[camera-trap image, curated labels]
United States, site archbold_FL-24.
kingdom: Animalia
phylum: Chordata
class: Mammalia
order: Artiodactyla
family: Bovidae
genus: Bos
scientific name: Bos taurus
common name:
*-*-*
Line by line, copy the data above exactly as it reads.

[camera-trap image, curated labels]
United States, site archbold_FL-24.
kingdom: Animalia
phylum: Chordata
class: Mammalia
order: Artiodactyla
family: Bovidae
genus: Bos
scientific name: Bos taurus
common name:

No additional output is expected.